Zgłaszali fikcyjne stłuczki i wyłudzali odszkodowania. Zapadł prawomocny wyrok

3 godzin temu
Zdjęcie: Polsat News Polityka


Fingowali stłuczki i zgłaszali się po odszkodowania. Wyłudzili choćby 1 mln zł. Zapadł prawomocny wyrok, a Sąd Apelacyjny w Białymstoku odrzucił skargę obrońcy oskarżonego. Obrona wskazywała na małą wiarygodność głównego świadka z racji skonfliktowania z oskarżonym. Cała sprawa nabrała tempa, gdy podejrzany wrócił do Polski z Kanady po tym, jak otrzymał list żelazny.
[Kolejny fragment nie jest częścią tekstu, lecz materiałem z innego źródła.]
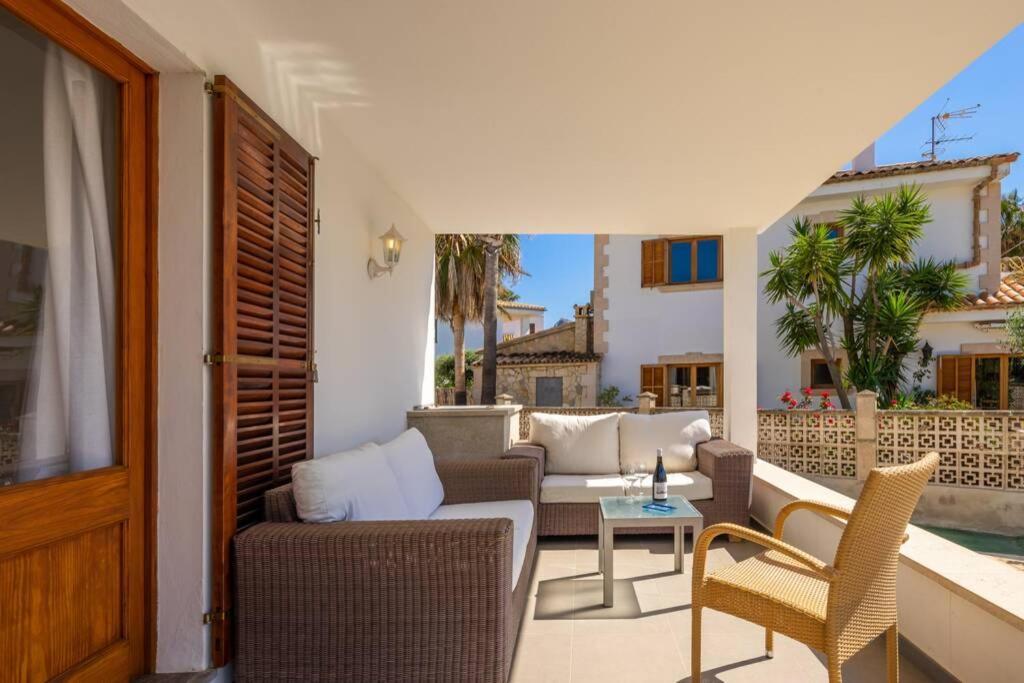 La Caseta By Sunvillas Mallorca * Port de Pollença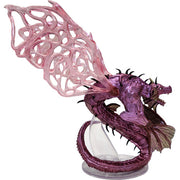 D&D Spelljammer Adventures in Space: 44/47 Young Solar Dragon RPG Miniatures WizKids   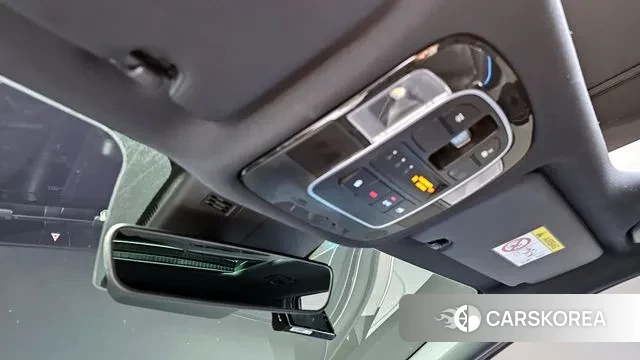 Hyundai Tucson Hybrid (NX4) id 3012242 из Кореи 10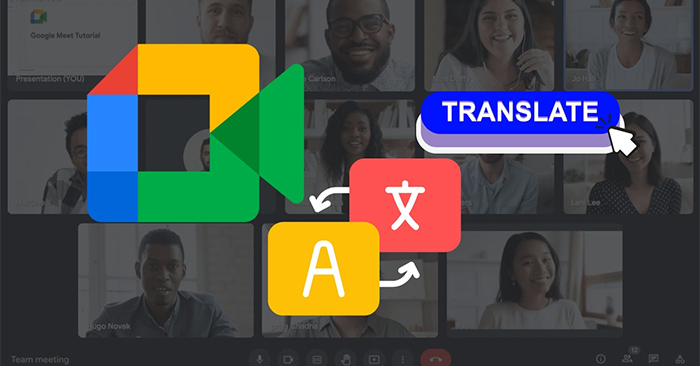 How to Translate Calls on Google Meet Using Galaxy AI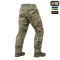 M-Tac штани Sturm Gen.II ріп-стоп MM14
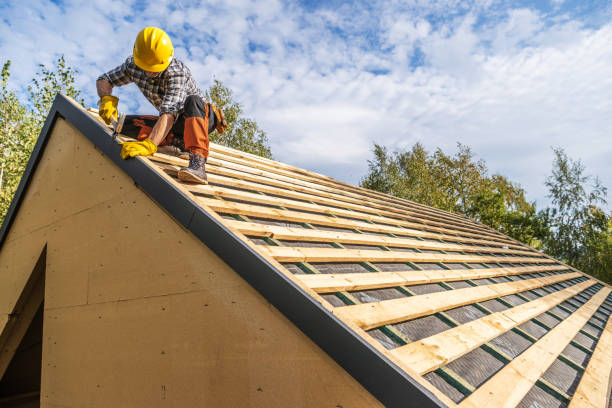 Best Residential Roofing Contractor  in Altamont, IL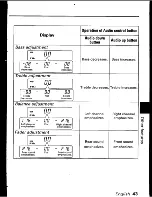 Preview for 43 page of Kenwood KRC-880 Instruction Manual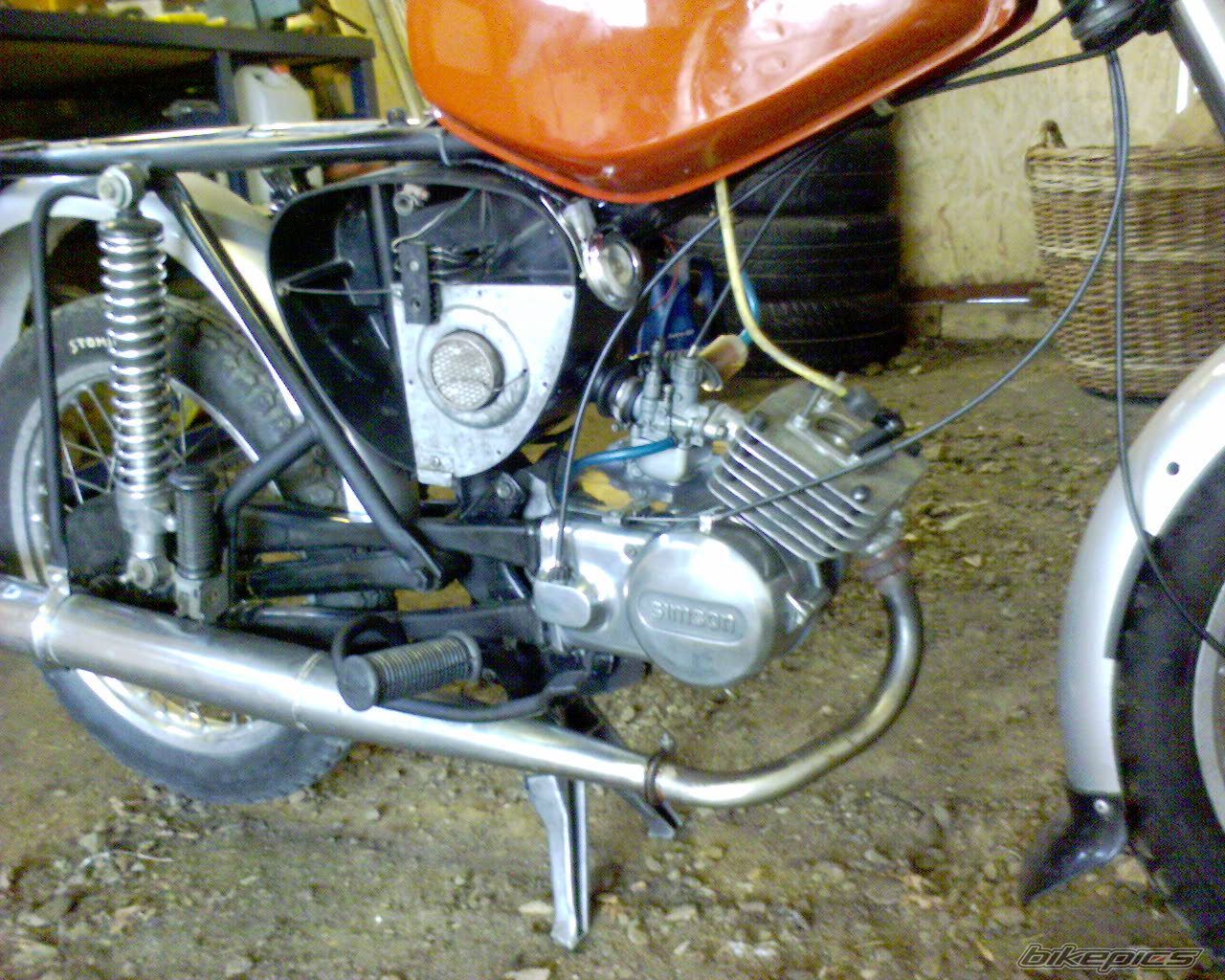 Bike Photo 831016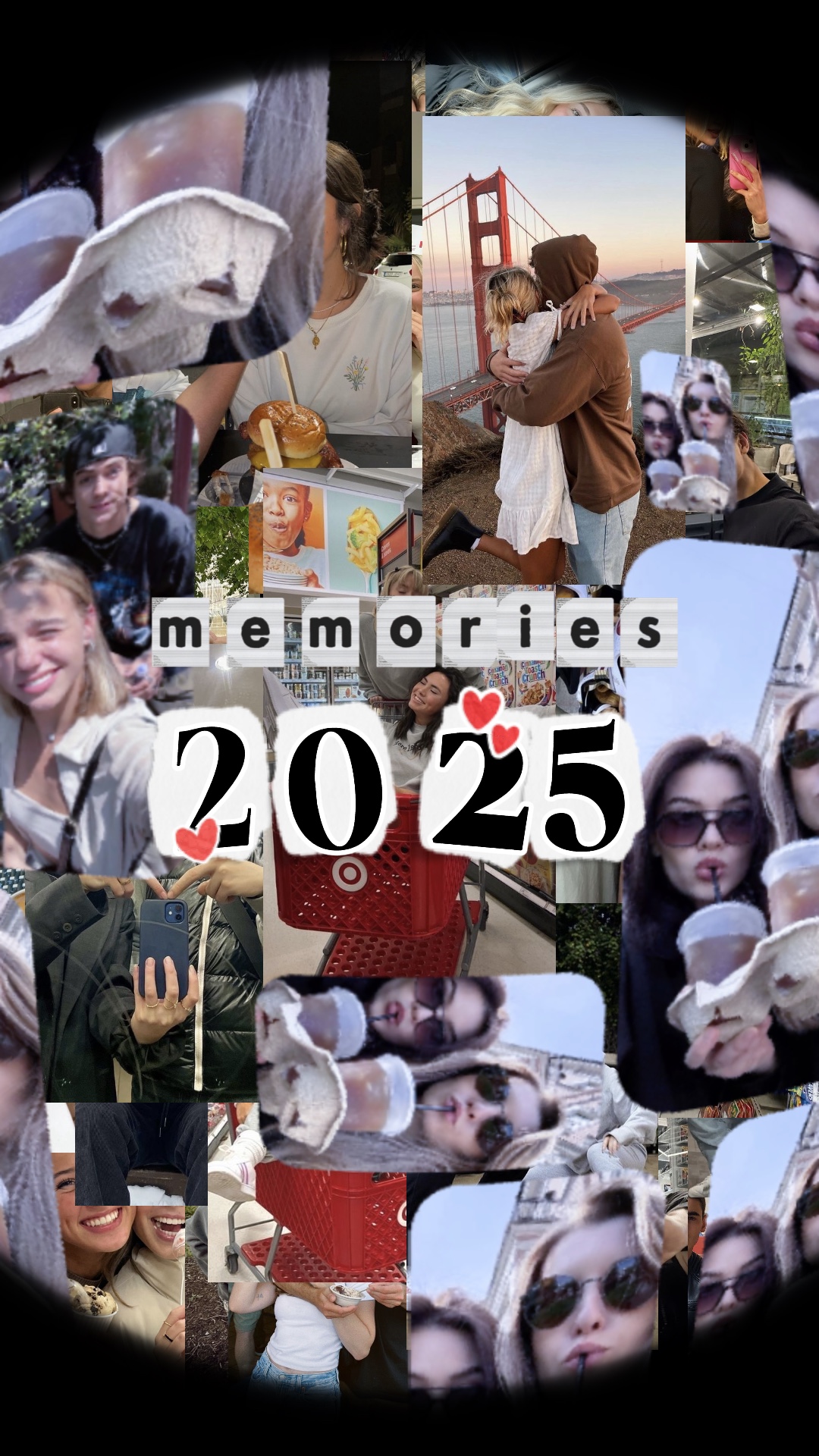 2025 Memories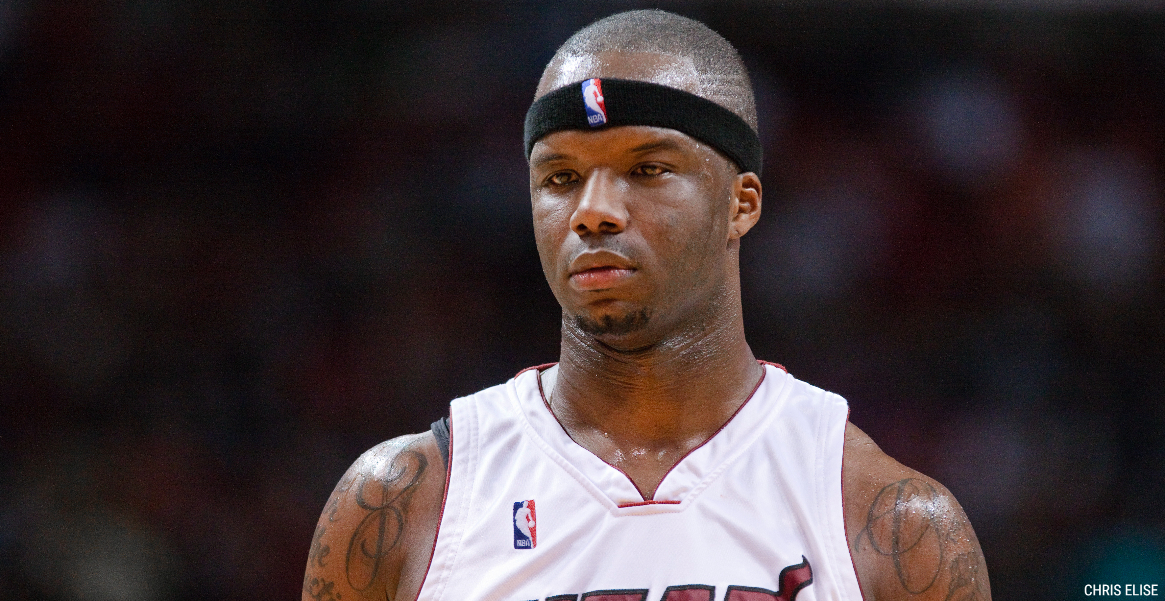Jermaine O’Neal a quitté le Heat (et loupé 2 titres) parce qu’il aimait trop les Oreo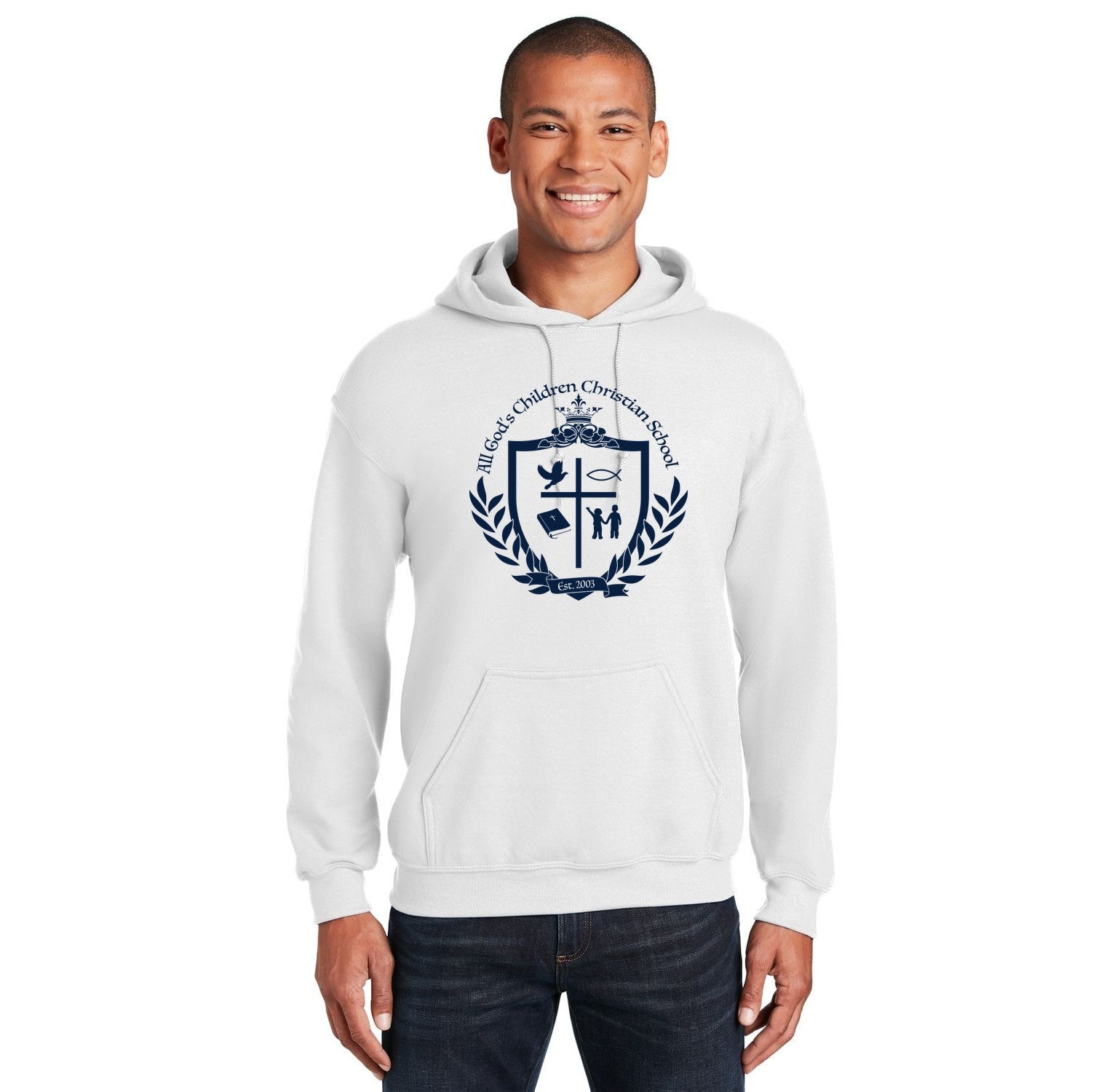 White variant image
Finał głośnej sprawy grupy wyłudzającej odszkodowania za fikcyjne stłuczki. Proceder, który trafił pod lupę śledczych, a potem sprawą zajął się sąd, który przychylił się do oceny Prokuratury Okręgowej w Łomży. Sprawcy mieli pozornie banalny system działania.


Fingowali stłuczki i zgłaszali się po odszkodowanie


Śledztwo dotyczące zgłaszania fikcyjnych stłuczek i wtorkowy wyrok białostockiego sądu to finał większego śledztwa dotyczącego procederu dziejącego się w latach 2016-2017. Prokuratura Okręgowa w Łomży w województwie podlaskim, wraz z Centralnym Biurem Śledczym Policji badali sprawę zorganizowanej grupy przestępczej bazującej na mechanizmie fikcyjnych kolizji drogowych. Reklama


Jak wyjaśnia Polska Agencja Prasowa, oskarżeni albo doprowadzali do kontrolowanych stłuczek i później zgłaszali się po odszkodowanie, albo zupełnie pozorowali kolizje, tak by wyłudzić pieniądze. Kwota fikcyjnych odszkodowań (wyłudzonych i takich, które sprawcy usiłowali wyłudzić) sięgnęła 1 mln zł według ówczesnych cen.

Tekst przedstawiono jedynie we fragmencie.